Gresham remains in the red as contract delays hit results

Source: Gresham

Gresham Technologies plc (LSE: "GHT", "Gresham" or the "Group"), the leading software and services company that specialises in providing real-time data integrity and control solutions, announces its results for the year ended 31 December 2018.

Financial

· Group revenues down 8% to £20.0m (2017: £21.7m) including discontinued operations (statutory: down 7% to £19.3m).

· Clareti revenues up 6% to £11.8m (2017: £11.1m), including £0.7m from B2 Group.

· Clareti software revenues down 3% to £7.9m (2017: £8.2m).

· Clareti Annualised Recurring Revenues ("ARR") as at 31 December 2018 up 30% to £7.4m (2017: £5.7m).

· Other revenues as planned and consistent year on year.

· Adjusted EBITDA* down 78% to £1.1m (2017: £5.1m).

· Statutory (loss)/profit before tax as reported down 137% to (£1.4m) (2017: £3.8m).

· Adjusted diluted earnings per share** down 108% to (0.5) pence (2017: 6.5 pence) including discontinued operations (statutory: down 138% to (2.1) pence).

· Cash (including deposits and restricted cash) at 31 December 2018 of £5.6m and no debt (2017: £8.5m and no debt).

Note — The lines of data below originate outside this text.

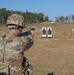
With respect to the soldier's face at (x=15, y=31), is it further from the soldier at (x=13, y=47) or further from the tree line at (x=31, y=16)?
the tree line at (x=31, y=16)

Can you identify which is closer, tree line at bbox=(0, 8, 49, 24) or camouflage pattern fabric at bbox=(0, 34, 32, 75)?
camouflage pattern fabric at bbox=(0, 34, 32, 75)

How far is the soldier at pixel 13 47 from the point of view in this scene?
4.56 metres

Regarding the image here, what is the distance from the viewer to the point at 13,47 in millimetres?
4652

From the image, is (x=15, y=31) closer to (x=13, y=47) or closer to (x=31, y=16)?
(x=13, y=47)

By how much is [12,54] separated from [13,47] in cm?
10

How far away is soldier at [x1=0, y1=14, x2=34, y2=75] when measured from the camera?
15.0 feet

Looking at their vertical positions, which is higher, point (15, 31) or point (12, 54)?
point (15, 31)

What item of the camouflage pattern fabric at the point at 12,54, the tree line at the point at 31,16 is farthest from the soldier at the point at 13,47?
the tree line at the point at 31,16

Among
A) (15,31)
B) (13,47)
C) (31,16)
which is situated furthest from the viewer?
(31,16)

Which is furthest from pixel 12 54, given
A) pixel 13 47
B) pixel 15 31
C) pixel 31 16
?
pixel 31 16

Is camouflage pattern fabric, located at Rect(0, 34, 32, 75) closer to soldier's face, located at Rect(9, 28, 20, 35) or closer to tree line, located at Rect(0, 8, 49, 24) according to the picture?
soldier's face, located at Rect(9, 28, 20, 35)

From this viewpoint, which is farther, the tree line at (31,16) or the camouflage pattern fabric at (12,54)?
the tree line at (31,16)

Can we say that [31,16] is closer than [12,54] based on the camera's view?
No

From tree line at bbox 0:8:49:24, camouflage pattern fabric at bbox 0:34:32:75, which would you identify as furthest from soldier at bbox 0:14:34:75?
tree line at bbox 0:8:49:24
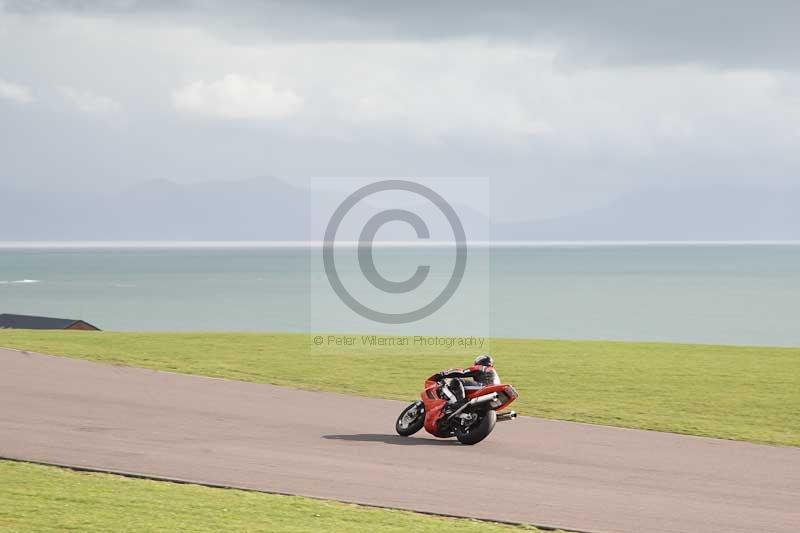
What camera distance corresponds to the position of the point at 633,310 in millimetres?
163500

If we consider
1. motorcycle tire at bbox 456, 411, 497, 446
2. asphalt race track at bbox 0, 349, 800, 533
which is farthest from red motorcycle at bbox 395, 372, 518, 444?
asphalt race track at bbox 0, 349, 800, 533

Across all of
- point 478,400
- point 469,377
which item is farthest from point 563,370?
point 478,400

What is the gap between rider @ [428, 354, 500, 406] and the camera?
18.7 metres

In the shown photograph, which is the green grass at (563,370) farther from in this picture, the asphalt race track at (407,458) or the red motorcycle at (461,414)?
the red motorcycle at (461,414)

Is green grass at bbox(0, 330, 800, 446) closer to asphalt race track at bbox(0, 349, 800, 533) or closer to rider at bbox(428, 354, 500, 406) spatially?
asphalt race track at bbox(0, 349, 800, 533)

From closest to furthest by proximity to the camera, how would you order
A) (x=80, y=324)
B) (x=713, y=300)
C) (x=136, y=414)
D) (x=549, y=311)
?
(x=136, y=414)
(x=80, y=324)
(x=549, y=311)
(x=713, y=300)

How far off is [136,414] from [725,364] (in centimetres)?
1962

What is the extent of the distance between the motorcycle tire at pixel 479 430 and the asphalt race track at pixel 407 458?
0.19 meters

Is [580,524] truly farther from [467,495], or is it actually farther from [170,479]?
Answer: [170,479]

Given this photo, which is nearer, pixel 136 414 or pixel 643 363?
pixel 136 414

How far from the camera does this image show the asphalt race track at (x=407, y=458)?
45.5 feet

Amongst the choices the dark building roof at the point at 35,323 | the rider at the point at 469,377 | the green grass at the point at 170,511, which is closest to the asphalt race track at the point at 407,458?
the green grass at the point at 170,511

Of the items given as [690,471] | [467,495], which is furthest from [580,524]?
[690,471]

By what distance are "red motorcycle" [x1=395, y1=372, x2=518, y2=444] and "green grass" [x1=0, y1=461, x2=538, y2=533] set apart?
5.36 metres
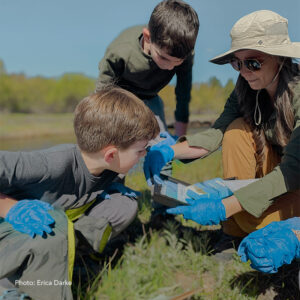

· Final dividend proposed at 0.5 pence per share (2017: 0.5 pence).

Operational

· Continued investment in 2018 to increase sales and distribution capacity.

· 15 new Clareti clients added in 2018, including a further Tier 1 global bank.

· B2 Group acquired in July 2018, adding cloud-based cash management technology and 15 clients to the Group.

· Queen's Award for Enterprise: International Trade awarded in recognition of outstanding overseas growth and sales.

· Strategic fintech partnership announced with Australia and New Zealand Banking Group.

· Management confident about the prospects for the Group.



* Earnings before interest, tax, depreciation and amortisation, adjusted to add back share-based payment charges and exceptional items (see note 10 of Group Financial Statements).

** Diluted earnings per share, adjusted to add back share-based payment charges, exceptional items and amortisation from acquired intangible assets.

Ian Manocha, CEO, commented:

"Whilst contract timing issues impacted our full year reported results, the business made significant progress during the year. We won fifteen new Clareti customers and closed an important acquisition, which gives us a platform into continental Europe. As a result, we finished 2018 with a stronger base of Clareti recurring revenues.

2019 has already started positively: we have successfully divested our ageing VME business, one strategic new Clareti contract has been closed and another to follow shortly, and there is good momentum behind our plan to build a more predictable subscription-based business. We remain confident in the opportunity for our market leading Clareti technology and in the profitable growth prospects of the Group."